"DESRAZÕES" PARA LIBERAR AS DROGAS

Análise do texto
10 RAZÕES PARA LEGALIZAR AS DROGAS
(que pode ser facilmente encontrado na web)
Texto original de
Comandante John Grieve
Unidade de Inteligência Criminal
Scotland Yard, Channel 4 1997
(traduzido por Luis Verza)

Que no fundo não passa de
10 FALSAS RAZÕES PARA LEGALIZAR AS DROGAS
e assim acaba se tornando
10 RAZÕES PARA NÃO LEGALIZAR AS DROGAS

Meus comentários estão em PRETO e fonte TIMES.

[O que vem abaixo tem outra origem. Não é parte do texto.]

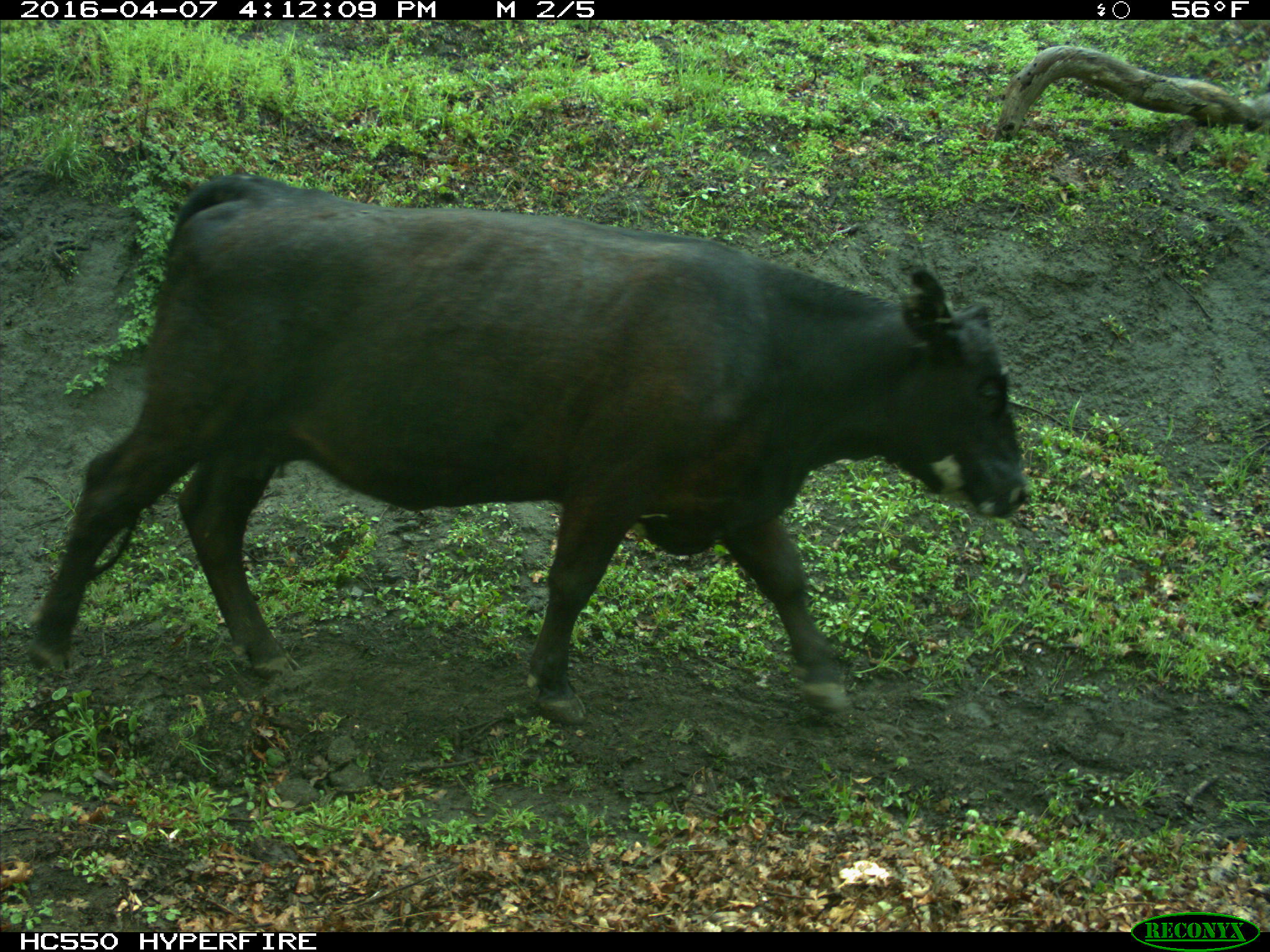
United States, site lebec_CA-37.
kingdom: Animalia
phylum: Chordata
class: Mammalia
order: Artiodactyla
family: Bovidae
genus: Bos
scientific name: Bos taurus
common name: domestic cow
Bos taurus (domestic cow).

Há muito tempo esse texto circula na web, e me impressiona como tem sido reproduzido e apoiado, em especial por militantes de esquerda, o que, pelo que exponho abaixo, é um inacreditável contra senso. Como podem os anti-capitalistas defenderem uma proposta que, se fosse bem sucedida, só poderia beneficiar mesmo as grandes transnacionais dando-lhes poderes mercadológicos (sobre um mercado de dependentes químicos) jamais visto? E como é sequer concebível que alguém fale em liberação das drogas num sentido genérico, e não apenas de certas drogas específicas? Esse texto é um ótimo exemplo de como propostas como essa só parecem possíveis de serem concebidas e apoiadas por pessoas em condições psicotrópicas! Mas vamos ao texto, e que o leitor tire suas próprias conclusões.

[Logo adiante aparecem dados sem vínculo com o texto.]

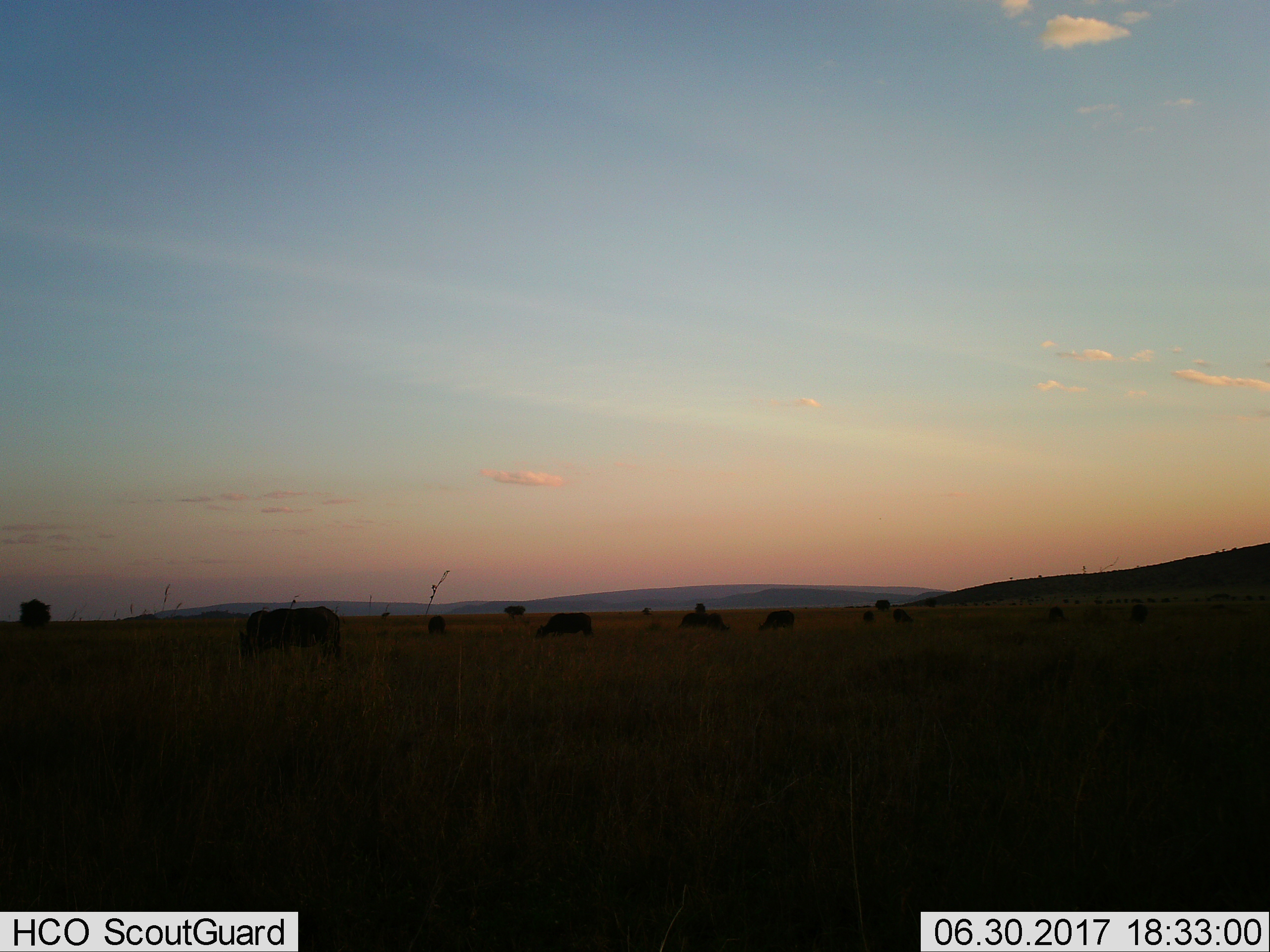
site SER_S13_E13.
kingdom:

1 – ENCARAR O VERDADEIRO PROBLEMA
Os burocratas que constroem as políticas sobre drogas têm usado a proibição como uma cortina de fumaça para evitar encarar os fatores sociais e econômicos que levam as pessoas a usar drogas. A maior parte do uso ilegal e do uso legal de drogas é recreacional. A pobreza e o desespero estão na raiz da maioria do uso problemático da droga, e somente dirigindo-se a estas causas fundamentais é que poderemos esperar diminuir significativamente o número de usuários problemáticos.

Não há qualquer tensão entre proibir e encarar o real problema. O álcool é legal e continua não sendo devidamente encarado, as drogas ilícitas tem recebido devida atenção, no sentido da prevenção e esclarecimento, muitíssimo maior que o álcool. Verdade que a maior parte do uso de drogas é recreativo (a maioria dos usuários não são pobres coitados que não sabem o que fazem, sendo financiadores conscientes do crime), mas e quando degenera para o pior tipo de dependência? A verdadeira mudança de enfoque deveria ser no impulso psicológico para o entorpecimento, a raiz de todo o mal, que também motiva o alcoolismo. Para isso, a legalização seria contraproducente, pois levaria ao consumo milhões de pessoas que se detêm apenas por conta da proibição, exponenciando os problemas de saúde pública. Ademais, esse comentário esconde um elitismo, ao afirmar que os "uso problemático da droga" deve-se a pobreza e desespero, como se as classes ricas não tivessem problema algum ao consumir drogas, e a culpa é da classe pobre.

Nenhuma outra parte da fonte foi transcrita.